I am trying to assemble the 16S genes from SAGs and EMIRGE is working successfully for about half the SAGs. I guess it can't fully reconstruct a single 16S from the 30-45 reads that do align. Would it be worth decreasing the MIN_DEPTH parameter to 1 for these samples or could this produce an erroneous 16S assembly?
If you send or post the full output I can verify, but this looks like you are correct: no single 16S is reconstructed.
My first question is why you are using EMIRGE for a SAG? Does the 16S not pop out of the assembly?
Your approach to lower the MIN_DEPTH param. might work, though I would try lowering incrementally. With MIN_DEPTH=1, I worry the large number of erroneous mappings might make the task harder for EMIRGE. You could also try running emirge_amplicon.py if number of reads / SAG is not too high. Or preselect the 16S reads and try emirge_amplicon.py.

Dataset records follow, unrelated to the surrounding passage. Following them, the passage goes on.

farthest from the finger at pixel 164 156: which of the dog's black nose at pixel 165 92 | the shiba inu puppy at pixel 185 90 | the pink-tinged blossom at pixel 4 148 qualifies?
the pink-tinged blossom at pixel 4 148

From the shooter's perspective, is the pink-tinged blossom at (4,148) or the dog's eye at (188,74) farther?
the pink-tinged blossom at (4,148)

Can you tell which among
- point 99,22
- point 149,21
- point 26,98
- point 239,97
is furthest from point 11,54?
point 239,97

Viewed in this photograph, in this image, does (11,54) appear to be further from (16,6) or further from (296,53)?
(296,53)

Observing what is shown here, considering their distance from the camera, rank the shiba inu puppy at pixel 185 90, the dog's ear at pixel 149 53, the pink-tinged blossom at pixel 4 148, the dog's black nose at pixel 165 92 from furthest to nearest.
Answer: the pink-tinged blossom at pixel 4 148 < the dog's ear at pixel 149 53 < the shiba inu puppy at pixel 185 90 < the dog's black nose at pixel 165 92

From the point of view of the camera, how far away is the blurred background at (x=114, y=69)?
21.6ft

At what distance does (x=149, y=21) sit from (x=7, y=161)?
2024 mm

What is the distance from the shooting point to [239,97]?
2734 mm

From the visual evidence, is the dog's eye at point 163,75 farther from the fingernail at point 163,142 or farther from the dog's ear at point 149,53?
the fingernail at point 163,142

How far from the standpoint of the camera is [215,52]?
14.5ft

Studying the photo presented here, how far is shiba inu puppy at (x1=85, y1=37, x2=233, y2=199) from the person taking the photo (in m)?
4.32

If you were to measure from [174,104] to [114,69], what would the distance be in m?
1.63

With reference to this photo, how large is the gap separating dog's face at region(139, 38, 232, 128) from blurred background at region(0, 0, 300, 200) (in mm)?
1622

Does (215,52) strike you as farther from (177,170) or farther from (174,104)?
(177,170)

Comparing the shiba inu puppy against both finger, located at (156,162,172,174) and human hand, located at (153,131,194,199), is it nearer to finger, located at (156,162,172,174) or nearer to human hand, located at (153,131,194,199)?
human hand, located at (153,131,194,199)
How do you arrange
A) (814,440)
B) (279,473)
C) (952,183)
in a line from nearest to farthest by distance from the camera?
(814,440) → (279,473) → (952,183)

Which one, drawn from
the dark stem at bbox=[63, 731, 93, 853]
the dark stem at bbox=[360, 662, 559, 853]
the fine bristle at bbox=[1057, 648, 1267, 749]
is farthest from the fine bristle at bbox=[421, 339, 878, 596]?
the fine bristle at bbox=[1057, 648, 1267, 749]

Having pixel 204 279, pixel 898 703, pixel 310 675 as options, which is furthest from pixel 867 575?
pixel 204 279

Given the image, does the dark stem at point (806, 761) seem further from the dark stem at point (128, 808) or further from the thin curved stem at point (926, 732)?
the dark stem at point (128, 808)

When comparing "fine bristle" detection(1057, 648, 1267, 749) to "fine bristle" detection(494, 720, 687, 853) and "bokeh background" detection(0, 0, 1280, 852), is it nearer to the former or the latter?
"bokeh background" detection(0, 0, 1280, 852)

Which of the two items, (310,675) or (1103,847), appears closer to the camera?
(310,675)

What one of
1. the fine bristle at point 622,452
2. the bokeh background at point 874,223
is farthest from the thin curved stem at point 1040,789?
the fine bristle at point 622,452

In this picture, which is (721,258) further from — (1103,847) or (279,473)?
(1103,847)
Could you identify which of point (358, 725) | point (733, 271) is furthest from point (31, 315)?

Could you post this on emirge google group? You might get other feedback, and I bet others would be curious to find out how these various options worked out for you.
Chris
Until recently, as far as I'm aware, several institutions experienced contamination issues during SAG processing where cells from one well would be carried over into other wells prior to amplification. I'm using EMIRGE to screen the SAGs and see if there are multiple 16S genes present, and it seems to be doing a good job so far. The 16S sequences would otherwise become convoluted during assembly normal DBG assembly. EMIRGE also provides the candidate taxa ID to make it even easier :)
Sure, I'll post my findings to the google group.
If EMIRGE cannot reconstruct any sequences due to low read coverage, it currently gets to the clustering stage where usearch throws a segfault and emirge exits without an informative error message.